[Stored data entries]
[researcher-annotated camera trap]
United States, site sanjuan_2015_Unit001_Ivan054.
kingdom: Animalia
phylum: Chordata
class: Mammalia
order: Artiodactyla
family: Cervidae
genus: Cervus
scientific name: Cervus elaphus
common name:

### Instructions to follow:
Starting at the line that contains "kingdom: Animalia", transcribe every line through the last line of the entries above, exactly, and nothing else.

### Answer to the problem:
kingdom: Animalia
phylum: Chordata
class: Mammalia
order: Artiodactyla
family: Cervidae
genus: Cervus
scientific name: Cervus elaphus
common name:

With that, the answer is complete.